## WHAT YOU WILL DO
Show the lines of the material that contain the word "regions".

## DATA UNDER STUDY
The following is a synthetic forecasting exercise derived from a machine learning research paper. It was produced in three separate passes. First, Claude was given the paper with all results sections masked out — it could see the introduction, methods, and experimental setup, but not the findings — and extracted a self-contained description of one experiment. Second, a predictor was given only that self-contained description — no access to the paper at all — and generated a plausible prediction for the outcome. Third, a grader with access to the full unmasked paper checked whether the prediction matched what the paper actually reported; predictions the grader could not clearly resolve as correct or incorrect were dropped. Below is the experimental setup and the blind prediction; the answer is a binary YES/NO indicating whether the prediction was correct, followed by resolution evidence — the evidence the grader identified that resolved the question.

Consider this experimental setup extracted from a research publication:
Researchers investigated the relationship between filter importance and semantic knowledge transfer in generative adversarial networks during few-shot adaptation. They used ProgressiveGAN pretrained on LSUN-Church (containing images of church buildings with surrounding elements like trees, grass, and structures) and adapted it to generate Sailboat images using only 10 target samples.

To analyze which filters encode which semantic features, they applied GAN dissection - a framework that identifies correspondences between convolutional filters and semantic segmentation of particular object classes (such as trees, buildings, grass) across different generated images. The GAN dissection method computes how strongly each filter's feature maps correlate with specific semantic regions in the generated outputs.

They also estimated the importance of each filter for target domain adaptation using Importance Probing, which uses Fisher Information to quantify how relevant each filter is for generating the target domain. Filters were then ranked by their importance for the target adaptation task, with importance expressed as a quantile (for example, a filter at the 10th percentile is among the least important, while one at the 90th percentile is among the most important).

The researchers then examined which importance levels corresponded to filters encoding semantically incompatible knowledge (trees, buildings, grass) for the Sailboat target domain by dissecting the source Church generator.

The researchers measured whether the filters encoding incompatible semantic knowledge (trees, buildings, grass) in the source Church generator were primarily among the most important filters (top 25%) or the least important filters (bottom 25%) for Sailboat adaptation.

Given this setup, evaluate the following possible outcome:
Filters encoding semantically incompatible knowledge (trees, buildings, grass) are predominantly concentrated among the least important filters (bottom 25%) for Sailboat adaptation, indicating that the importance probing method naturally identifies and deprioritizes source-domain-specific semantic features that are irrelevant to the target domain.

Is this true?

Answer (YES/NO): YES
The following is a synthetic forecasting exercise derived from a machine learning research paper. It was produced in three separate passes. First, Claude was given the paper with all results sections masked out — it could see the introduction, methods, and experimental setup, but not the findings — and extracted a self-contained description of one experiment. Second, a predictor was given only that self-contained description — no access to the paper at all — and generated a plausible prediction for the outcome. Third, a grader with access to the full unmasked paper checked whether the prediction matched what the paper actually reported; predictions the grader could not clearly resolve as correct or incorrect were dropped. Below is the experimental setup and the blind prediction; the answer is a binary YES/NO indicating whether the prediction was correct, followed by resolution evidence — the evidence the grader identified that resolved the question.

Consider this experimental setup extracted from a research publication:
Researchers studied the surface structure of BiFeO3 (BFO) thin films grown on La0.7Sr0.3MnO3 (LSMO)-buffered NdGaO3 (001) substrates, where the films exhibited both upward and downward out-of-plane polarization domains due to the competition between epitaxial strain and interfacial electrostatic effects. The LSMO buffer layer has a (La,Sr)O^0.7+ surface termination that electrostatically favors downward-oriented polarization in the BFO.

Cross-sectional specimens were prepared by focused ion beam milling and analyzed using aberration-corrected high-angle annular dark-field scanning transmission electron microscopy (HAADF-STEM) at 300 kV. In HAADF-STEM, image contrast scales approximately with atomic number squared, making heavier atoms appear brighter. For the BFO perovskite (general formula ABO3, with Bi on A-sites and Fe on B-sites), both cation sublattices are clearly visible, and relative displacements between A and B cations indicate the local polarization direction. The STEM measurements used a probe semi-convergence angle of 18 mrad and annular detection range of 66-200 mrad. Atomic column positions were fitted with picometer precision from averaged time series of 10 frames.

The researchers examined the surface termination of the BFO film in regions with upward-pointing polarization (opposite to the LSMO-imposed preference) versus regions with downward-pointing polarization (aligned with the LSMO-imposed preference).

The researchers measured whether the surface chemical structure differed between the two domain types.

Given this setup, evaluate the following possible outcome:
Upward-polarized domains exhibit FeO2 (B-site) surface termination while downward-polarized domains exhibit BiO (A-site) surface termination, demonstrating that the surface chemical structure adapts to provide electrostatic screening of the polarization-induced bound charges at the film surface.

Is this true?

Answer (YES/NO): NO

## COMPLETED EXERCISE
To analyze which filters encode which semantic features, they applied GAN dissection - a framework that identifies correspondences between convolutional filters and semantic segmentation of particular object classes (such as trees, buildings, grass) across different generated images. The GAN dissection method computes how strongly each filter's feature maps correlate with specific semantic regions in the generated outputs.
The researchers examined the surface termination of the BFO film in regions with upward-pointing polarization (opposite to the LSMO-imposed preference) versus regions with downward-pointing polarization (aligned with the LSMO-imposed preference).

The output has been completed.